Records from a data collection
[BEGIN]

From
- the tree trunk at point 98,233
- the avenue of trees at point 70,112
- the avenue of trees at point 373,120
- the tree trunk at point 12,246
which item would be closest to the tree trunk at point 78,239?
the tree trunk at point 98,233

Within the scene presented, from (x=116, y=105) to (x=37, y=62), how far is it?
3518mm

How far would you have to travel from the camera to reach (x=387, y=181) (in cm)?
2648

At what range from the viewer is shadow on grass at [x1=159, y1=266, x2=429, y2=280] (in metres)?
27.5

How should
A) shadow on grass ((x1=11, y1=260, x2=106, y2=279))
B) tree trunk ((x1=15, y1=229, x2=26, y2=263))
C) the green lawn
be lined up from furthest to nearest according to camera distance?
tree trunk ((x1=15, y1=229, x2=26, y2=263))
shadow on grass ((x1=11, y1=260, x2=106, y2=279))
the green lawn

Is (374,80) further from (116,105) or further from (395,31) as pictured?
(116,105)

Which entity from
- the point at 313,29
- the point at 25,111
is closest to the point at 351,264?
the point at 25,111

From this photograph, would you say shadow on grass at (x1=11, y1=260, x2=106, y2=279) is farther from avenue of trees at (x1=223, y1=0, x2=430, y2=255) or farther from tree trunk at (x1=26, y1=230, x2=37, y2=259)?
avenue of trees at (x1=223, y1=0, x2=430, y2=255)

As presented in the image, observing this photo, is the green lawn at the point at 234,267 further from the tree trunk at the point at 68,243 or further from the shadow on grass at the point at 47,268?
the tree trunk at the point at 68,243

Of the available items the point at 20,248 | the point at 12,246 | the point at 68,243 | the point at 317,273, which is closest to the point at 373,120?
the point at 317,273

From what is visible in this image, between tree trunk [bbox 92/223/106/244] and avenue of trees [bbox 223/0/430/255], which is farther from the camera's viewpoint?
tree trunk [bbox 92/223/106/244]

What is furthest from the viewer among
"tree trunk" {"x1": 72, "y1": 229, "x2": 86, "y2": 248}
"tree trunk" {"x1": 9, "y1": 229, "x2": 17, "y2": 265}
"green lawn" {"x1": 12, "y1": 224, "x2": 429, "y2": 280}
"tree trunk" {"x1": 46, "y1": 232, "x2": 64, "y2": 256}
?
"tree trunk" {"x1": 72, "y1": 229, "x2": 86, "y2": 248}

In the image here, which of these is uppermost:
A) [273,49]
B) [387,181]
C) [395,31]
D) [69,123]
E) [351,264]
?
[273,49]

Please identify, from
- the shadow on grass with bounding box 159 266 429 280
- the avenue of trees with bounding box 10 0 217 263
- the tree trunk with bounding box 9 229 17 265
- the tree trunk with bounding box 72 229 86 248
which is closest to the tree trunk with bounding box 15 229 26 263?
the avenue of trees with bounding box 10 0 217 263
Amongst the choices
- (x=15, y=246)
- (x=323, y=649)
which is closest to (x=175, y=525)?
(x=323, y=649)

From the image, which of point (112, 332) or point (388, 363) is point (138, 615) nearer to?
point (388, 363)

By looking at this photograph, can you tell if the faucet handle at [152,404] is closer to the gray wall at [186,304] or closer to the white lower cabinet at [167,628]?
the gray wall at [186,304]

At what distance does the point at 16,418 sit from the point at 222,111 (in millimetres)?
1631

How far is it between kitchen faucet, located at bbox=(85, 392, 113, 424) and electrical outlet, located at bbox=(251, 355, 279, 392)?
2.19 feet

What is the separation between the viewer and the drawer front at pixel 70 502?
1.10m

[END]

WORK TO COMPLETE :: Add 102 to every distance value in the answers, and write out the entries again. Begin at the line that has "How far is it between", stop after the last line of the entries, and keep every line rather than only the answers.

WORKED ANSWER ::
How far is it between kitchen faucet, located at bbox=(85, 392, 113, 424) and electrical outlet, located at bbox=(251, 355, 279, 392)?
104.19 feet

What is the separation between the viewer and the drawer front at pixel 70 502?
103.10m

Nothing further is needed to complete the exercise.